The Code is as follows:

You


One of the characters, that is,

The Code is as follows:

You


This character is composed of more than one byte. Let's try it like this:

php > echo $str{0}.$str{1}.$str{2};

You
It can be seen that the output of three bytes is complete.

The Code is as follows:

You


.

Why is it three bytes instead of two or four? This depends on the encoding of the string. The console uses UTF-8 encoding by default. in PHP, A UTF-8 character is expressed in three bytes. If it is gbk encoding, it will be two bytes. As for the relationship between encoding and bytes, this topic is quite large. For more information, see this article: character encoding notes: ascii, unicode, and utf8.

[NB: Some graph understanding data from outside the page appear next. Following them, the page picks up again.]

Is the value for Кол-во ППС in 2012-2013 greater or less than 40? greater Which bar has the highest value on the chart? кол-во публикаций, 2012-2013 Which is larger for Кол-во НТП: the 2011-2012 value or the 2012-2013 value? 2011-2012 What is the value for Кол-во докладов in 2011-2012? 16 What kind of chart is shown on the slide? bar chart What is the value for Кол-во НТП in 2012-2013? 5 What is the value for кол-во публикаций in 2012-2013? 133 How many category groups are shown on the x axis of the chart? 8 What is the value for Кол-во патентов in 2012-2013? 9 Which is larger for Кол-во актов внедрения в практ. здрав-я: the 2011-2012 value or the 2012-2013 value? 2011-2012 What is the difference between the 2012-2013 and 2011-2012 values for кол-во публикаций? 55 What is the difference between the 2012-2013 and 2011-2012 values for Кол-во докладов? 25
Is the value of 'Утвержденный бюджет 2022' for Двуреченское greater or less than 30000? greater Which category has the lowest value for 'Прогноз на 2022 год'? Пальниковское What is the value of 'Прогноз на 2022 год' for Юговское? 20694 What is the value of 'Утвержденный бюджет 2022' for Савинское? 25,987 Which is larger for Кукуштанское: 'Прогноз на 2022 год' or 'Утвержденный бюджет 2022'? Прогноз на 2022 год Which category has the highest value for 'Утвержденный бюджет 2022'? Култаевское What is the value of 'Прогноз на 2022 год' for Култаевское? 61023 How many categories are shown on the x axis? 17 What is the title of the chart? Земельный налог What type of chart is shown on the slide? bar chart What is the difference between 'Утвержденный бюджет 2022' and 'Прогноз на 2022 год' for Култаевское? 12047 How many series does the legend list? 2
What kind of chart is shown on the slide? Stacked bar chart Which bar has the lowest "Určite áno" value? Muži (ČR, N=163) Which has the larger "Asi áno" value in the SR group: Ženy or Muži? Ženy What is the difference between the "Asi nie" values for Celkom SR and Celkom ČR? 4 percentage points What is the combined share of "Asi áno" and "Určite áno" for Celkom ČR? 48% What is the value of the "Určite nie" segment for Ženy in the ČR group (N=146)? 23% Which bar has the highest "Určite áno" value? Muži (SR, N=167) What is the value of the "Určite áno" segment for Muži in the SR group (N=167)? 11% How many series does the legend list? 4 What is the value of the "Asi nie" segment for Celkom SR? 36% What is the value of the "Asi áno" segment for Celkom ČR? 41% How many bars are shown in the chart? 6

With this knowledge, we can compile a word check function by ourselves. The general process is as follows:

1. for Loop traversal byte 2. Determine whether the byte encoding is greater than or equal to 0x80. If yes, skip N Bytes.

I wrote a simple function to determine the length of the gbk or utf8 string. It is for reference only:

<? Phpfunction mbstrlen ($ str, $ encoding = "utf8") {if ($ len = strlen ($ str) = 0) {return 0 ;} $ encoding = strtolower ($ encoding); if ($ encoding = "utf8" or $ encoding = "UTF-8") {$ step = 3 ;} elseif ($ encoding = "gbk" or $ encoding = "gb2312") {$ step = 2;} else {return false;} $ count = 0; for ($ I = 0; $ I <$ len; $ I ++) {$ count ++; // If the bytecode is greater than 127, skip several bytes based on encoding. if (ord ($ str {$ I})> = 0x80) {$ I = $ I + $ step-1; // The reason for subtracting 1 is that the for Loop itself requires $ I ++} return $ count;} echo mbstrlen (iconv ("UTF-8", "gbk ", "You are my little apple"), "gbk"); echo mbstrlen ("you are my little apple ");

Contact Us

The content source of this page is from Internet, which doesn't represent Alibaba Cloud's opinion; products and services mentioned on that page don't have any relationship with Alibaba Cloud. If the content of the page makes you feel confusing, please write us an email, we will handle the problem within 5 days after receiving your email.

If you find any instances of plagiarism from the community, please send an email to: info-contact@alibabacloud.com and provide relevant evidence. A staff member will contact you within 5 working days.

A Free Trial That Lets You Build Big!

Start building with 50+ products and up to 12 months usage for Elastic Compute Service

  • Sales Support

    1 on 1 presale consultation

  • After-Sales Support

    24/7 Technical Support 6 Free Tickets per Quarter Faster Response

  • Alibaba Cloud offers highly flexible support services tailored to meet your exact needs.